What it means to have good credit
First, let’s be clear about what it means to have “good” credit. Your credit history is a detailed catalog of information about your past habits with managing borrowed money. This data is contained in your credit report, and examples of positive information are on-time bill payments and low balances on your revolving accounts.
The details of your credit report are used to create your credit score. The dominant credit scores in the United States are the FICO score, produced by the Fair Isaac Corp., and the VantageScore, jointly developed by the three major credit reporting agencies. Both scores typically range from 300 to 850, with a higher score being better.
Banks set their own requirements for the credit score needed to get financial products. But in general, a score of 690 or higher is considered “good.” Scores of 720 or higher are typically viewed as “excellent.” It’s smart to check your own credit to know where you stand. You can get a free credit score from several personal finance websites, including NerdWallet; look for a site that also offers free credit report information.
Your credit may affect rental decisions
Prospective homeowners are usually keenly aware of the importance of their credit in obtaining a mortgage. But before taking on a tenant, most property owners want to see a clean track record of on-time bill payments, and they verify this by running a credit check.

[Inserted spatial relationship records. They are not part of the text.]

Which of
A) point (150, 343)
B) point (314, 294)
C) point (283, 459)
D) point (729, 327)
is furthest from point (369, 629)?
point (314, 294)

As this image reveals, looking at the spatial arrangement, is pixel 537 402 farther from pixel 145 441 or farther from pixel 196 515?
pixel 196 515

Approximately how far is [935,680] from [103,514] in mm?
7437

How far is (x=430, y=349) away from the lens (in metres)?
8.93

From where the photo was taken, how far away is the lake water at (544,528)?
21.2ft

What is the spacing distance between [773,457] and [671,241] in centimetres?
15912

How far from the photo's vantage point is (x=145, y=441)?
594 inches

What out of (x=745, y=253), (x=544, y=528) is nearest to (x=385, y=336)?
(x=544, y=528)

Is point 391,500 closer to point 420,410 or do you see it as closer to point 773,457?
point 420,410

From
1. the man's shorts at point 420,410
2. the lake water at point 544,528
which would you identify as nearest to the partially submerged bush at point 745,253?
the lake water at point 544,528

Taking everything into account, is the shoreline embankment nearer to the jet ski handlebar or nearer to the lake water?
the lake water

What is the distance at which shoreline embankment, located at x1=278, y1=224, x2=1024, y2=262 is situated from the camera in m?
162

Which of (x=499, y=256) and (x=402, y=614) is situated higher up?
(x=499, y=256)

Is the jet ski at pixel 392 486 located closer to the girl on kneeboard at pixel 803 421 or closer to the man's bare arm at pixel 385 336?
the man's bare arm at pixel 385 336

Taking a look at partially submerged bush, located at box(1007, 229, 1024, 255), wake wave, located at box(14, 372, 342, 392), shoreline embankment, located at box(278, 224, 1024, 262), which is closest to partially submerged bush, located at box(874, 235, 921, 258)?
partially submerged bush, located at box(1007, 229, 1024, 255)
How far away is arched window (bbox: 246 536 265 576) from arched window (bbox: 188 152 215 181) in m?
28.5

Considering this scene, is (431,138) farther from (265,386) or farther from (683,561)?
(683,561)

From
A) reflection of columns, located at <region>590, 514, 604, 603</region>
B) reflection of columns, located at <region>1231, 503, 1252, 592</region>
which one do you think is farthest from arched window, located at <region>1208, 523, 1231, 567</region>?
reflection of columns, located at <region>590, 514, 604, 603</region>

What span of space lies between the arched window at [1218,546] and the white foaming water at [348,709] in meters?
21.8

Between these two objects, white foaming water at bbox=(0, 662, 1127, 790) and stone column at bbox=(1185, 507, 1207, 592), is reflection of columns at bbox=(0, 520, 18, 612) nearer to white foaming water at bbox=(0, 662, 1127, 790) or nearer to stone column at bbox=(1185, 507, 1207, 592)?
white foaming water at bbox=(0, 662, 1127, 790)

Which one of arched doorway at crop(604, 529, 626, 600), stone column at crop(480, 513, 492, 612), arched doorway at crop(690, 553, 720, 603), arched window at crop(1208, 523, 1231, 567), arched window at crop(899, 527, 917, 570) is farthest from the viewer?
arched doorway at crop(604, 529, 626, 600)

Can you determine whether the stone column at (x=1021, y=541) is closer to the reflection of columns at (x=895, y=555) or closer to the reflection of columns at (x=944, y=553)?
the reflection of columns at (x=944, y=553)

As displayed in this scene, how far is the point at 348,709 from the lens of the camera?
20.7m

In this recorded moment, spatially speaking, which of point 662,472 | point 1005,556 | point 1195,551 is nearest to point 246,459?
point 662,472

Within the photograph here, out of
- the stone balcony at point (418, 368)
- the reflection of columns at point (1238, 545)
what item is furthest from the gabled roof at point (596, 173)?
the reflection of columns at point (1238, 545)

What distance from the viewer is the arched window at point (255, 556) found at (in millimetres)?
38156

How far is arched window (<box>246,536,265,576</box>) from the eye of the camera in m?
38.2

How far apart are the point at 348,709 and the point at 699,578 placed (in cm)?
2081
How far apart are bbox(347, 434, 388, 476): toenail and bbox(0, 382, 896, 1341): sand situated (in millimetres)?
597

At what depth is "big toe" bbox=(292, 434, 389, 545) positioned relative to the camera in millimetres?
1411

Many landlords reason that someone who hasn’t made good on financial obligations in the past is unlikely do so when the rent comes due.
Consequently, keeping your credit in good shape will make it much easier to get the apartment of your choice. This isn’t to say that you can’t work around bad or limited credit when it’s time to score some new digs. But you might have to negotiate a bit with your future landlord, which often includes offering up something tangible to make you a more attractive tenant.
For example, many people have success with offering to provide a larger security deposit or getting references from past landlords or employers. But this is far from ideal; it’s much better to take steps to get and keep good credit so that your rental application will be accepted without you having to jump through hoops.
How to make your credit sparkle
Building a good credit history might seem daunting, but it won’t be if you follow the steps below:
- Pay all your bills on time. This is the most important thing you can do to keep your credit in shape.
- Don’t let the balance on any of your credit cards exceed 30% of your credit limit at any point during the month.
- Start using credit responsibly as soon as you can.
- Only apply for credit you actually need.